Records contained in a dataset
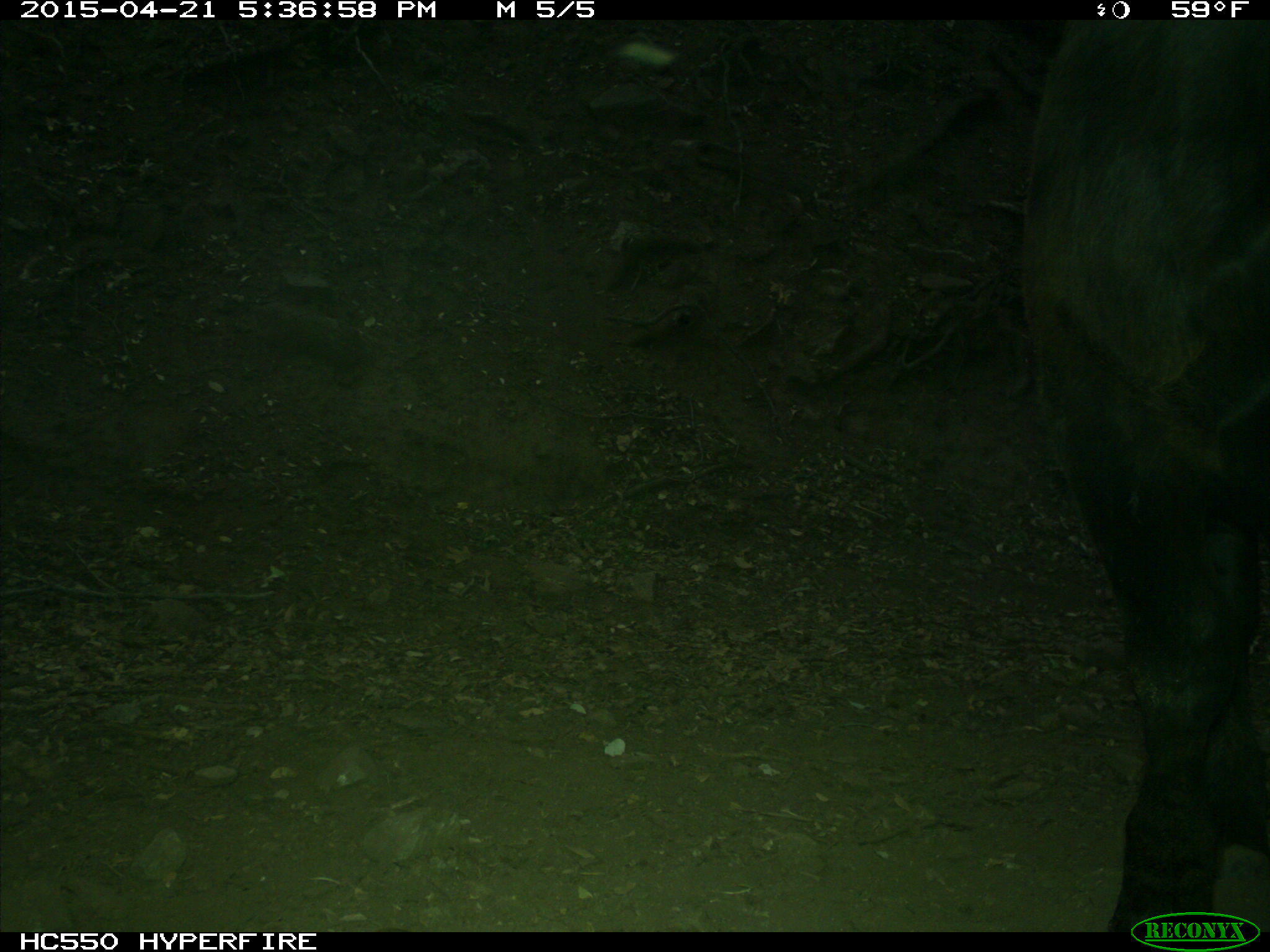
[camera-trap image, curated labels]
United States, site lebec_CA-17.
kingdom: Animalia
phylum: Chordata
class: Mammalia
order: Artiodactyla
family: Bovidae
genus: Bos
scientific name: Bos taurus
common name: domestic cow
Bos taurus (domestic cow).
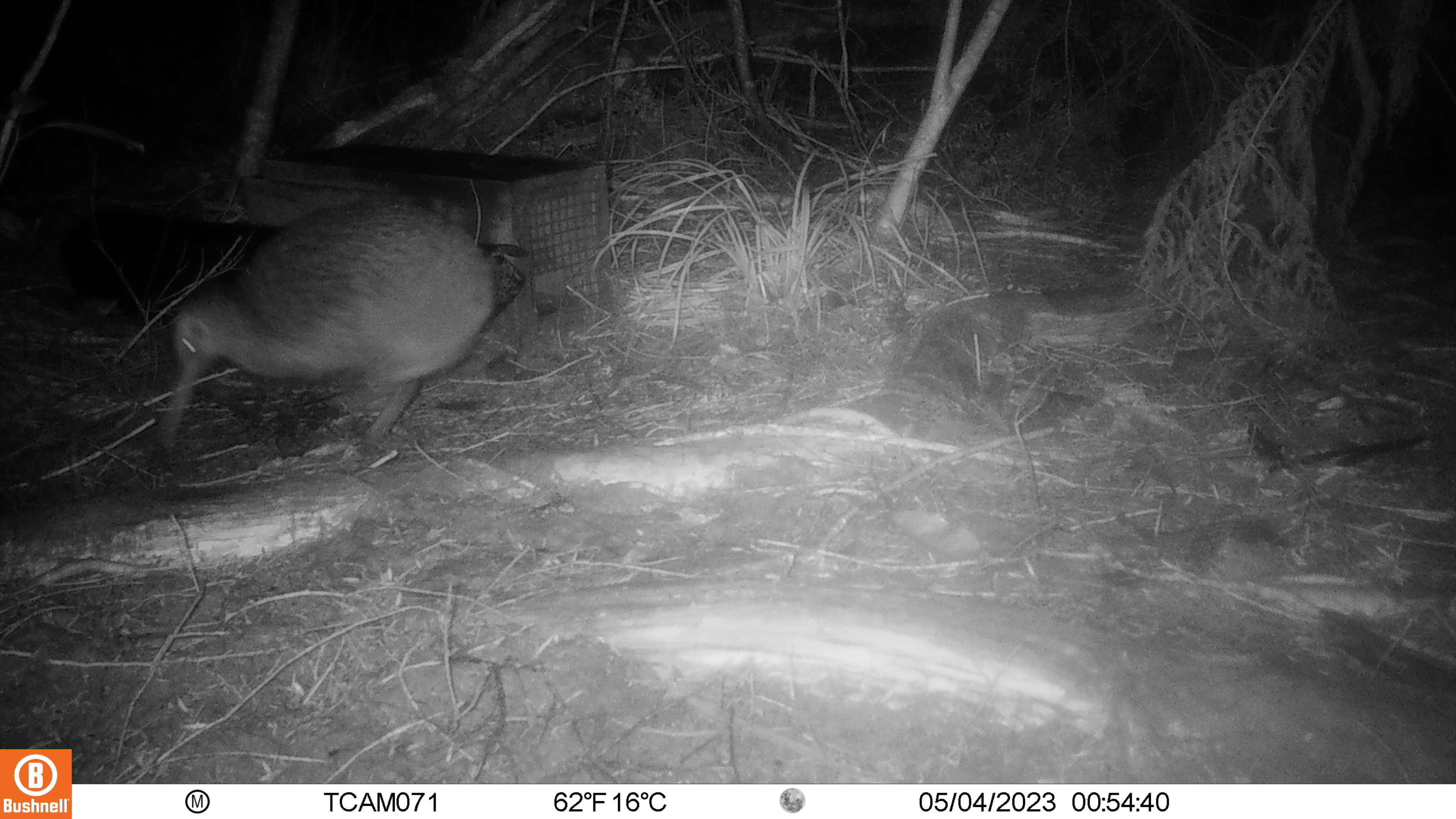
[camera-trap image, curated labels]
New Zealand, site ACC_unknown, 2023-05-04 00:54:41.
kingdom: Animalia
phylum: Chordata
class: Aves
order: Apterygiformes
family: Apterygidae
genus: Apteryx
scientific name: Apteryx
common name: kiwi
Kiwi (Apteryx).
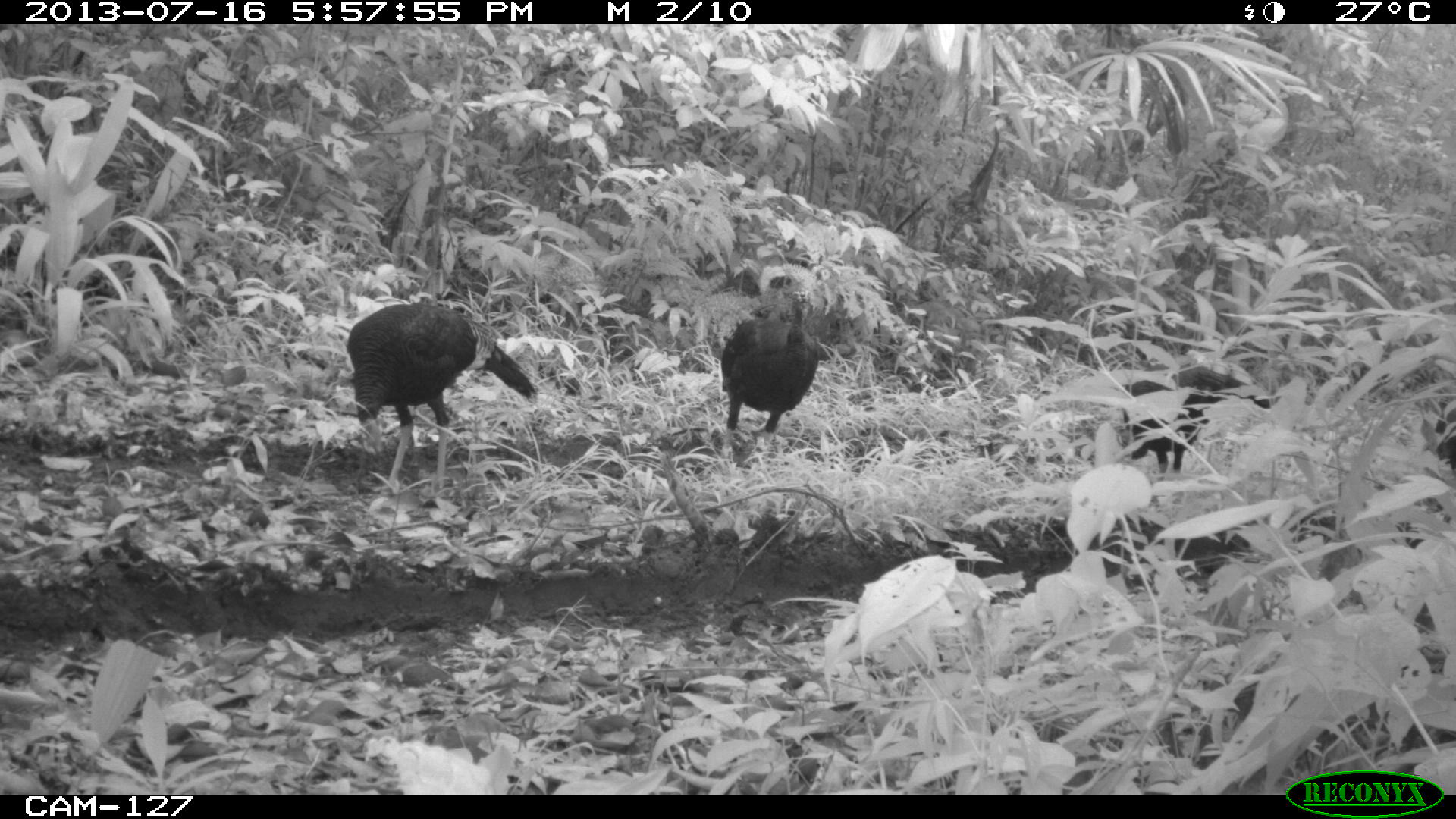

→ **YOUR GOAL**
Once the line containing "scientific name: Bos taurus" is located, write out exactly that line and each one after it to the end of the records above, excluding pictures and nothing else.

→ **YOUR RESPONSE**
scientific name: Bos taurus
common name: domestic cow
Bos taurus (domestic cow).
[camera-trap image, curated labels]
New Zealand, site ACC_unknown, 2023-05-04 00:54:41.
kingdom: Animalia
phylum: Chordata
class: Aves
order: Apterygiformes
family: Apterygidae
genus: Apteryx
scientific name: Apteryx
common name: kiwi
Kiwi (Apteryx).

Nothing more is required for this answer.